**GIVEN INSTRUCTION**
Show every line of the records below that contains the word "order". Matching is case-sensitive.
━━━ DATA FOR THIS TASK
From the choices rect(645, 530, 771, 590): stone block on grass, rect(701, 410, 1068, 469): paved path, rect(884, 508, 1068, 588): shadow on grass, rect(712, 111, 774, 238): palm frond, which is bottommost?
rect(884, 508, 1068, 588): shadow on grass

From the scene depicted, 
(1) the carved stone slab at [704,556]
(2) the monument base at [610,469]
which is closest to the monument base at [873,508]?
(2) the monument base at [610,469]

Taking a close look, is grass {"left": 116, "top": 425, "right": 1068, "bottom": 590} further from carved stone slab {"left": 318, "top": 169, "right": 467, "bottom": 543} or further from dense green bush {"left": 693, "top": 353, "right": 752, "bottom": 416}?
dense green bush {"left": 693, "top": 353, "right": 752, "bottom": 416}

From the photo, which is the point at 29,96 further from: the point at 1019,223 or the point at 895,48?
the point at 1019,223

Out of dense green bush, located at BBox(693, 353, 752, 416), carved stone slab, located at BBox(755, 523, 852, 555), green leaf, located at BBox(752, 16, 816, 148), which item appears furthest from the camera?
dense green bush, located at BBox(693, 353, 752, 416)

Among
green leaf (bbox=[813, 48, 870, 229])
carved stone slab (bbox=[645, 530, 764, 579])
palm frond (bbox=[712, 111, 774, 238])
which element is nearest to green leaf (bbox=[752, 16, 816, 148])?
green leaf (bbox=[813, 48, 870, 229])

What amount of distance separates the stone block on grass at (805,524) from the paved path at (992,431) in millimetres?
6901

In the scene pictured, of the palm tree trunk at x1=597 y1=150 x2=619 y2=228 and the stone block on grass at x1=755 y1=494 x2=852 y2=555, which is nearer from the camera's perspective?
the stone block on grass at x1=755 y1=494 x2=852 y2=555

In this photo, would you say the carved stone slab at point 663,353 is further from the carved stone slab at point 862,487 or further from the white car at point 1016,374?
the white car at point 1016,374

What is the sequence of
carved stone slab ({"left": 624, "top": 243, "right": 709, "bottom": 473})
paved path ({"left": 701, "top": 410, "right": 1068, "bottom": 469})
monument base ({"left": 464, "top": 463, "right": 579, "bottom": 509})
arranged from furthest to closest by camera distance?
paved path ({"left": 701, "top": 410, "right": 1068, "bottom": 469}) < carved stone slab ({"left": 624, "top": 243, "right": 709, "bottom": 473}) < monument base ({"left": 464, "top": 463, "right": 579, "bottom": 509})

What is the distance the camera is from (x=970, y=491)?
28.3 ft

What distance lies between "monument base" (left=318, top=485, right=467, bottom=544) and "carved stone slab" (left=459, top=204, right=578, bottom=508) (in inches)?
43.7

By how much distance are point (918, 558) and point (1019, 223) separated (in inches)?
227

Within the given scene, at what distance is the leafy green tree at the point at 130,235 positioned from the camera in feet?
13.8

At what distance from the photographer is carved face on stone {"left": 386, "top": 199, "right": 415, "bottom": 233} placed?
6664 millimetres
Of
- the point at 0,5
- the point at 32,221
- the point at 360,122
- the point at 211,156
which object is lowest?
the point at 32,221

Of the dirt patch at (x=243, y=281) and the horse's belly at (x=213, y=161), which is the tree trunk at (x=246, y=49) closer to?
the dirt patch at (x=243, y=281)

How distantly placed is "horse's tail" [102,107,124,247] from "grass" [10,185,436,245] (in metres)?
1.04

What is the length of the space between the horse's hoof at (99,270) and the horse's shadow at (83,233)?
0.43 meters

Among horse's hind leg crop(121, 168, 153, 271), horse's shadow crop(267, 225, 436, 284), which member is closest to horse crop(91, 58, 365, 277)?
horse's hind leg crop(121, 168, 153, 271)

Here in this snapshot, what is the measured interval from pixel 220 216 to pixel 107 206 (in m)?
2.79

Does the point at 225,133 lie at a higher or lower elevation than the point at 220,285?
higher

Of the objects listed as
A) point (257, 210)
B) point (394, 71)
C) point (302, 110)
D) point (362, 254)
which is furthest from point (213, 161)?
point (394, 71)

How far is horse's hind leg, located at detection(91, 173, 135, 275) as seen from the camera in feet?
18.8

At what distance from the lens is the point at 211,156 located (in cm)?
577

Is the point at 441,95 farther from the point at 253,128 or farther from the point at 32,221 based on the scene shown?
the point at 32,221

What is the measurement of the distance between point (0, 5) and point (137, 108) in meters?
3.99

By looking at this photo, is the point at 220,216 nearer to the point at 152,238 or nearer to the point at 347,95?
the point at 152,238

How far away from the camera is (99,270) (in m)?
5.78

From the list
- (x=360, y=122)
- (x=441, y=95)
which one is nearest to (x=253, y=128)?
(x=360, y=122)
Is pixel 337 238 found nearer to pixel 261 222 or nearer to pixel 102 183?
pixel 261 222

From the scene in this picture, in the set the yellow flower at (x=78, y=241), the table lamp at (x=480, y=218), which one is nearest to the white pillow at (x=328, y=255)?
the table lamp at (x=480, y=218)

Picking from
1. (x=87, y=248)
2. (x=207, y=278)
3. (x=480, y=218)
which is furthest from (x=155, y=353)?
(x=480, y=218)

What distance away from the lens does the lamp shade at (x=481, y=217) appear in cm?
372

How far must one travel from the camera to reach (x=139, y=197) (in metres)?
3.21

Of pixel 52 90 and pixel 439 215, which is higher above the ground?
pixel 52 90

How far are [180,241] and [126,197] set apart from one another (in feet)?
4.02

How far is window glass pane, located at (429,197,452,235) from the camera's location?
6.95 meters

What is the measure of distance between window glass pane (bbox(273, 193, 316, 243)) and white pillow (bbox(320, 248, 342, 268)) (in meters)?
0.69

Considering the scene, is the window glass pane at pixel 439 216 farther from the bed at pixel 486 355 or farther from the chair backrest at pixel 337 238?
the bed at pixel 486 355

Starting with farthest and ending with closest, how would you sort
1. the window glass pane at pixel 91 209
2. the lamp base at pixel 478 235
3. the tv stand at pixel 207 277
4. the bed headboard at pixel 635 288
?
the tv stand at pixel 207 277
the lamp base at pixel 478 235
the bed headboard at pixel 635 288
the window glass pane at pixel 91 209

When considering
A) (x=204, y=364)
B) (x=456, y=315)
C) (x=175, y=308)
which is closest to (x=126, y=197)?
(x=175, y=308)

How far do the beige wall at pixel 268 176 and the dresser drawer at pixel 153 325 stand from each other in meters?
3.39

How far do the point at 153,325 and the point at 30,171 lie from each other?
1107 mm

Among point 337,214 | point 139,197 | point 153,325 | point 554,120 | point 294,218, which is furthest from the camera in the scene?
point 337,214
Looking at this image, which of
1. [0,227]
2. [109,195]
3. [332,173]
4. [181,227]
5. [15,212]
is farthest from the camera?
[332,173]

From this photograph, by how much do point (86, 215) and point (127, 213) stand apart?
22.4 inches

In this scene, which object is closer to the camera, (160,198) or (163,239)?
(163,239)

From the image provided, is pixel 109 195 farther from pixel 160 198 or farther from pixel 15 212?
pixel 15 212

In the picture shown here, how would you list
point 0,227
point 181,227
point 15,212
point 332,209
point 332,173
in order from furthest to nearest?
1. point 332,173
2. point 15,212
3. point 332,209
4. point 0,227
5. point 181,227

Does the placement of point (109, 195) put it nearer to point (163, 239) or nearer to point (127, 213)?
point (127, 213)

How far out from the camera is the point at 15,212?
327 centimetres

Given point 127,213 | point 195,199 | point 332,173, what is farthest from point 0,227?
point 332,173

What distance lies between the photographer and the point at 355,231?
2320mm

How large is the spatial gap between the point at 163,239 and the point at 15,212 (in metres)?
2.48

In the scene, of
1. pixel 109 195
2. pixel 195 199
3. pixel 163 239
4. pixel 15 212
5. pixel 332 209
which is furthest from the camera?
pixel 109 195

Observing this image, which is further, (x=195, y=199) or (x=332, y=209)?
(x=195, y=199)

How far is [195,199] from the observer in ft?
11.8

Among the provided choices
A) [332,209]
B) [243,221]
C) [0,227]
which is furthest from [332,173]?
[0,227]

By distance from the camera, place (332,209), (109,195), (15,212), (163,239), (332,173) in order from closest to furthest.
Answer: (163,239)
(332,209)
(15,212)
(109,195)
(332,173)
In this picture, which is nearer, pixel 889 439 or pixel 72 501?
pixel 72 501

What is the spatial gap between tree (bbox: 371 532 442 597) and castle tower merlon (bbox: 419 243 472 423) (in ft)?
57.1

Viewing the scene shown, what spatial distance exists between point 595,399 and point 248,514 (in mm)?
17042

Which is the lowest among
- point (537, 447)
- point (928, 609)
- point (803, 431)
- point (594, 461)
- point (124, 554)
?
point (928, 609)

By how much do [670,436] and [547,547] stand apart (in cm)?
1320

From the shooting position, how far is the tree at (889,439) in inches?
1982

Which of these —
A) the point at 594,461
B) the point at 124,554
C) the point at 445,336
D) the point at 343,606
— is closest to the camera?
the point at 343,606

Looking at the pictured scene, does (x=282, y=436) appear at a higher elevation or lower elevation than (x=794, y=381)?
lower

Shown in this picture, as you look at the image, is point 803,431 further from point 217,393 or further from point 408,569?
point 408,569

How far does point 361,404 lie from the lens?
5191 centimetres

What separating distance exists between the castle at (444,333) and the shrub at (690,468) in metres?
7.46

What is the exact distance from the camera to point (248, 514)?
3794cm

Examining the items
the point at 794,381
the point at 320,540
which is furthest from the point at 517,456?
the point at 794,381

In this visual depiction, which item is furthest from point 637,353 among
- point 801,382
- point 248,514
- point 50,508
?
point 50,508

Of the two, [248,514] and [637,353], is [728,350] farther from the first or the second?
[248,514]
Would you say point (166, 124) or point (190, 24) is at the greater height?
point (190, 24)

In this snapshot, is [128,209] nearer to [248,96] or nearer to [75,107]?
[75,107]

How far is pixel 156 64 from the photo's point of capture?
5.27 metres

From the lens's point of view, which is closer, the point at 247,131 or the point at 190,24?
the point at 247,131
━━━━━━
**WRITTEN ANSWER**
in order from furthest to nearest?
By distance from the camera, place (332,209), (109,195), (15,212), (163,239), (332,173) in order from closest to furthest.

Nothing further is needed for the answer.